Russie. «Ne croyez pas la propagande. Ici, ils vous mentent.» Le vrai courage…

Par Pjotr Sauer

Une employée de la chaîne de télévision publique russe Pervy Kanal (Première Chaîne) a interrompu le principal programme d’information de la chaîne (Vremia) avec une protestation extraordinaire contre l’invasion de l’Ukraine par Vladimir Poutine.

Marina Ovsyannikova, rédactrice à Pervy Kanal, a fait irruption sur le plateau de la diffusion en direct du journal télévisé de la nuit, lundi soir 14 mars, en criant: «Arrêtez la guerre. Non à la guerre.»

Elle tenait également une pancarte disant: «Ne croyez pas la propagande. Ici, ils vous mentent.» Elle était signée en anglais: «Les Russes contre la guerre».

La présentatrice [Ekaterina Andreïeva ] du journal télévisé a continué à lire sur son téléprompteur en parlant plus fort pour tenter de couvrir la voix de Marina Ovsyannikova, mais sa protestation a pu être vue et entendue pendant plusieurs secondes avant que la chaîne ne passe à une émission enregistrée [un reportage sur les hôpitaux].

Marina Ovsyannikova a également publié une vidéo préenregistrée via le groupe de défense des droits de l’homme OVD-Info, dans laquelle elle exprime sa honte de travailler pour et de diffuser la «propagande du Kremlin».

https://twitter.com/OvdInfo/status/1503470185696669701

«Malheureusement, pendant un certain nombre d’années, j’ai travaillé sur Pervy Kanal et travaillé pour la propagande du Kremlin, j’en ai très honte aujourd’hui. J’ai honte d’avoir permis que des mensonges soient diffusés à la télévision, honte d’avoir permis que le peuple russe soit “zombifié”.» Nous sommes restés silencieux en 2014 quand cela ne faisait que commencer. Nous ne sommes pas sortis pour protester lorsque le Kremlin a empoisonné [Alexeï] Navalny», a-t-elle déclaré.

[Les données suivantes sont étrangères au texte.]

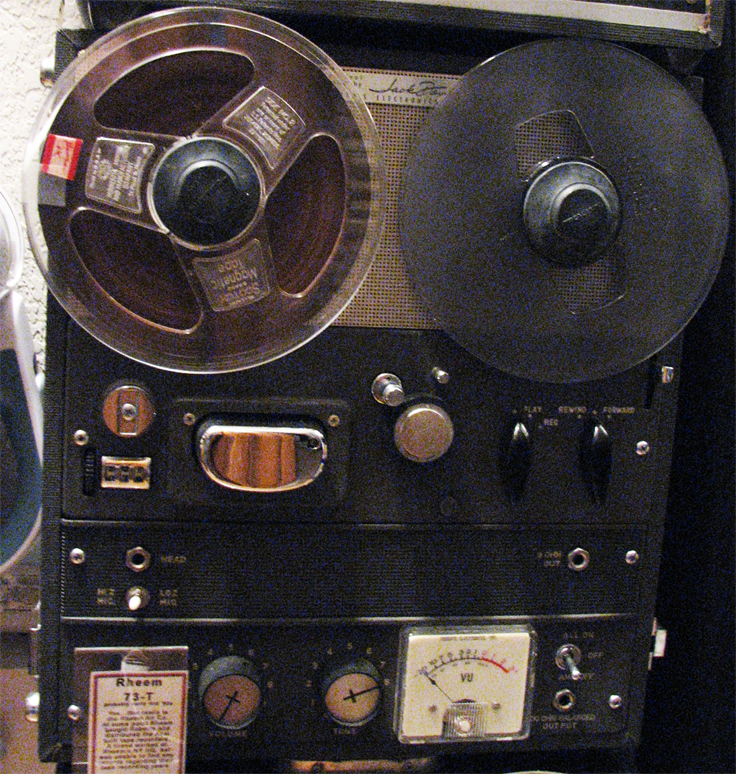 "Roberts 192 with ""Design by Jack Davis"" plaque in Reel2ReelTexas.com vintage reel to reel tape recorder collection"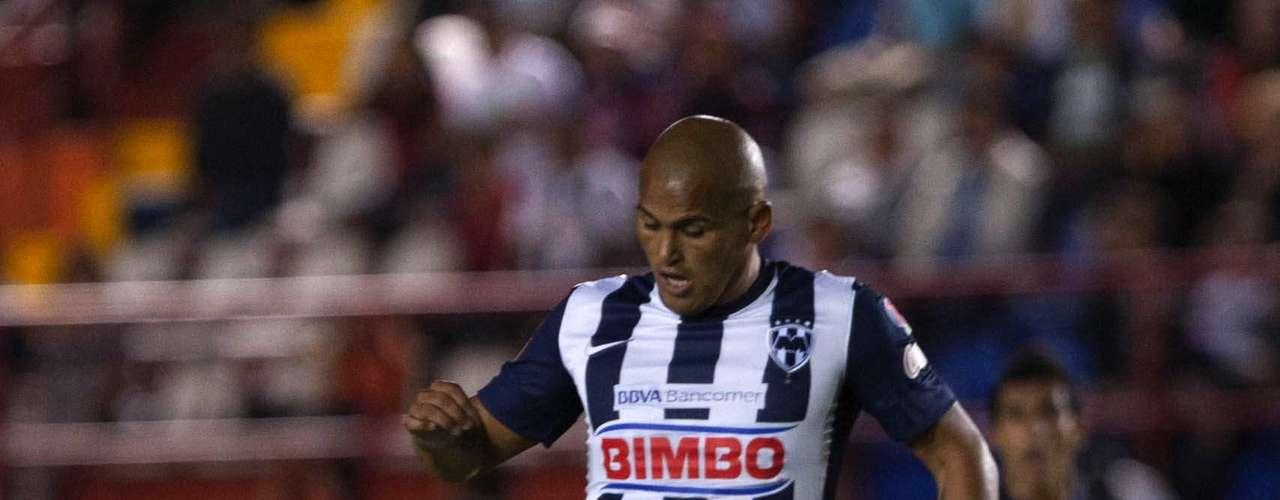 Humberto Suazo es el jugador más técnico y explosivo de Monterrey.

«Nous nous contentons d’observer en silence ce régime anti-humain. Et maintenant, le monde entier s’est détourné de nous et les dix prochaines générations ne pourront pas se laver de la honte de cette guerre fratricide.»

Portant un collier aux couleurs bleu et jaune du drapeau ukrainien, Marina Ovsyannikova a déclaré dans sa vidéo que son père est ukrainien et sa mère est russe.

«Ce qui se passe en Ukraine est un crime et la Russie est l’agresseur», a-t-elle affirmé. «La responsabilité de cette agression repose sur les épaules d’une seule personne: Vladimir Poutine.»

Elle a exhorté ses compatriotes russes à rejoindre les manifestations anti-guerre afin de mettre fin au conflit. «Nous sommes les seuls à avoir le pouvoir d’arrêter toute cette folie. Allez aux manifestations. N’ayez peur de rien. Ils ne peuvent pas tous nous emprisonner.»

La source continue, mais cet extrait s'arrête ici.